| Obiettivo del compito |
Trascrivi come elenco numerato le righe riportate qui sotto, dalla riga che contiene "At what distance is" fino all'ultima riga compresa, omettendo le righe vuote.

| Righe fornite |
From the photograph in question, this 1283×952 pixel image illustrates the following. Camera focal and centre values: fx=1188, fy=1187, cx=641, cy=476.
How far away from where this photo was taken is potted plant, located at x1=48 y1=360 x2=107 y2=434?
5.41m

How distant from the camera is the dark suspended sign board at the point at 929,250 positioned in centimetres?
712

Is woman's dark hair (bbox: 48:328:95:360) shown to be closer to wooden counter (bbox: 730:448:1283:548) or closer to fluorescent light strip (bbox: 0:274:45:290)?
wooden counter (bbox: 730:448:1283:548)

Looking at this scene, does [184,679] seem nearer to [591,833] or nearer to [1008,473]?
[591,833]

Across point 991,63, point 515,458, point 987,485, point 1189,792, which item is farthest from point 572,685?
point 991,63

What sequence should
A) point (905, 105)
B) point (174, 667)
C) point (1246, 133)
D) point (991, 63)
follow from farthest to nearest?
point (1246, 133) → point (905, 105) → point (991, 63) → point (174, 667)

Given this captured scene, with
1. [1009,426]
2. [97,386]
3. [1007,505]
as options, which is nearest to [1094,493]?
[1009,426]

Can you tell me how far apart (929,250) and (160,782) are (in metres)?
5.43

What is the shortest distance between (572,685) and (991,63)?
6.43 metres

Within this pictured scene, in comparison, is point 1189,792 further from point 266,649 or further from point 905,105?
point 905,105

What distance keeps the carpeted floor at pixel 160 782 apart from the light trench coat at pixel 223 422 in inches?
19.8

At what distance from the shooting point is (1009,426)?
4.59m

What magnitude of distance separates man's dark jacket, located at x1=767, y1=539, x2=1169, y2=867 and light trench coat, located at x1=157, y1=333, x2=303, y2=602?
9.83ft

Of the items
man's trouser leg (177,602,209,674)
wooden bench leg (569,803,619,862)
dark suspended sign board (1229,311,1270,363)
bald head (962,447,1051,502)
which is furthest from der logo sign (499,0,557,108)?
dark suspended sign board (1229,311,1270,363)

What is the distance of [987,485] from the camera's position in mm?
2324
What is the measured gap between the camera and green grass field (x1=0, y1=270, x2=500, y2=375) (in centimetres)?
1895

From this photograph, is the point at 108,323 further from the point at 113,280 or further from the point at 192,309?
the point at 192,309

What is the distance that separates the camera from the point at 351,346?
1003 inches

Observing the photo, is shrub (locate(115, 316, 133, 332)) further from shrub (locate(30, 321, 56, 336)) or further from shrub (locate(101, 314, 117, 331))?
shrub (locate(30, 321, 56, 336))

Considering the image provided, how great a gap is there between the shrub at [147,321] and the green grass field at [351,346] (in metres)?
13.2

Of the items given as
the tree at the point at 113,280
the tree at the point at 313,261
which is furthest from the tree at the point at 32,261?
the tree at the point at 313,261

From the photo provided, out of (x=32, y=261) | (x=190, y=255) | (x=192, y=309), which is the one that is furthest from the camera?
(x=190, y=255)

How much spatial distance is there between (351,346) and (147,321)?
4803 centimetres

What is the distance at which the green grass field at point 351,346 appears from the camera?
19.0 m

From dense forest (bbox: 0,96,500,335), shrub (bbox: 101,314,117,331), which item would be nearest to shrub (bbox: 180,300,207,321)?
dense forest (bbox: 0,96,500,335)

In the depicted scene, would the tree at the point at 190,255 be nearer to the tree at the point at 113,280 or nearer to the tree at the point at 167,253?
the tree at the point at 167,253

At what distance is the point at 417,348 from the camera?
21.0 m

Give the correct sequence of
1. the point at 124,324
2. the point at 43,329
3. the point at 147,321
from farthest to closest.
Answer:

| Risultato dell'esercizio |
1. At what distance is the point at 417,348 from the camera?
2. 21.0 m
3. Give the correct sequence of
4. 1. the point at 124,324
5. 2. the point at 43,329
6. 3. the point at 147,321
7. from farthest to closest.
8. Answer:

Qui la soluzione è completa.